Kasıklarıma yerleşen kalçaları, ağırlığını üstüme verirken elleri enseme çıktı ve sarı tutamlarımla oynamaya başladı. "Her seferinde bana olan bu ilginle tekrar tekrar kendimden geçiyorum." Küçük dudakları arasından dökülen iltifat, suratıma nefesiyle beraber çarpılırken derin bir nefes alma ihtiyacı hissettim o an.

"Ya hafızamızı kaybetmeseydik? O zaman ne olurdu?" Tekrardan konuştuğunda yutkundum. O zamanlar da ona karşı bir şeyler hissettiğimi fark etmiştim onu öperek buraya taşıdığımda. Çünkü öptüğüm an, dudaklarım sanki küçük Hyunjin'in dudakları gibiydi, Felix'in küçük alt dudağını masumca ve ne yapacağını bilmeden öpüyordu.

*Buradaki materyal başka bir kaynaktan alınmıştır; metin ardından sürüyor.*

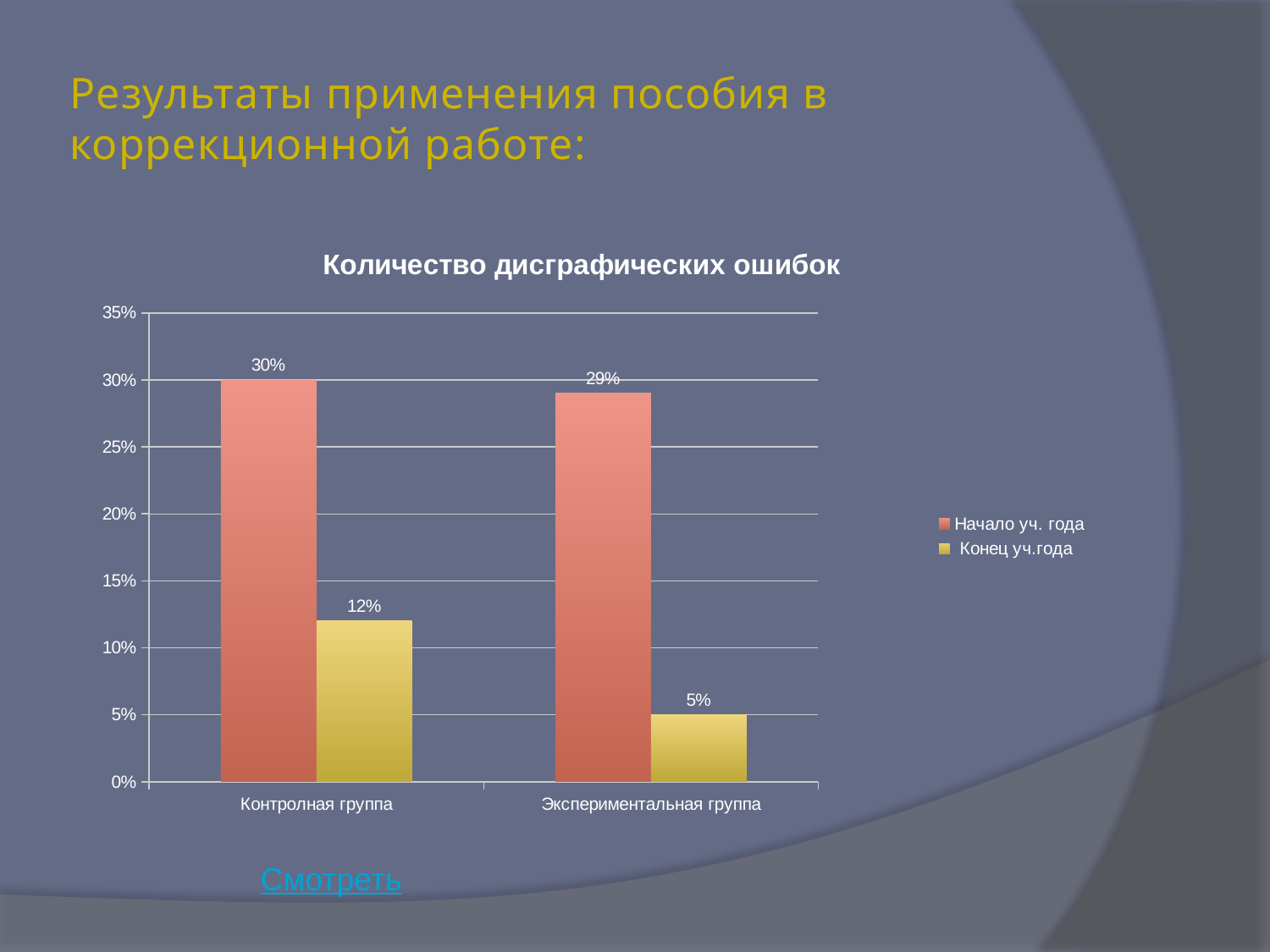
What kind of chart is shown on the slide? Bar chart What is the difference between the Начало уч. года and Конец уч.года values for Экспериментальная группа? 24% How many series does the legend list? 2 What is the value for Контролная группа in the Начало уч. года series? 30% How many categories are shown on the x axis? 2 What is the difference between the Начало уч. года and Конец уч.года values for Контролная группа? 18% What is the value for Экспериментальная группа in the Начало уч. года series? 29% What is the value for Экспериментальная группа in the Конец уч.года series? 5% What is the title of the chart? Количество дисграфических ошибок What is the value for Контролная группа in the Конец уч.года series? 12% Which is larger: the Конец уч.года value for Контролная группа or for Экспериментальная группа? Контролная группа Which category has the lowest value in the Конец уч.года series? Экспериментальная группа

"Bence..." dedim derin nefes alarak terkar. "... senin bana hissettiğin şeyleri bilmediğimden sana açılmaz ve seni kıskandırmak için başkalarıyla çıkardım." Sataşmak için söylediğim cümlelerden sonra kaşlarını çatıp ensemdeki saçları çekiştirince gülerek yanağındaki ellerimi çekerek ellerine yerleştirdim. "O zaman gidip ben de başkalarıyla seks yapayım sen kıskan diye." Suratıma çarpan ılık nefesin ardından hareketlenerek pantolonumun üstünden penisime sürtündü ve geri çekildi.

Yutkunarak iki elimi de beline yerleştirdim ve kendime çektim tekrar bedenini. "Ne diyorsun ve ne yapıyorsun?" Üst bedenlerimiz birbirine yapışırken dudakları dudaklarımı teyet geçiyordu artık. Ve bu, nefesimi tutmama neden olmuştu. "Uğraşmana aynı şekilde karşılık veriyorum. Olmadı mı?" Elleri omzuma yerleşti ve narin narin dokunmaya başladı. Sanki böyle olmazsa canım acıyacakmış gibi.

"Bunu lütfen beni tahrik etmeden yapar mısın? Böyle bir durumda sevişmemiz hiç masumca değil." dedim suratımı geri çekerek. Ama umursamadı dediklerimi ve üstüme daha çok eğilip dudaklarını dudaklarımın üstüne yerleştirdi.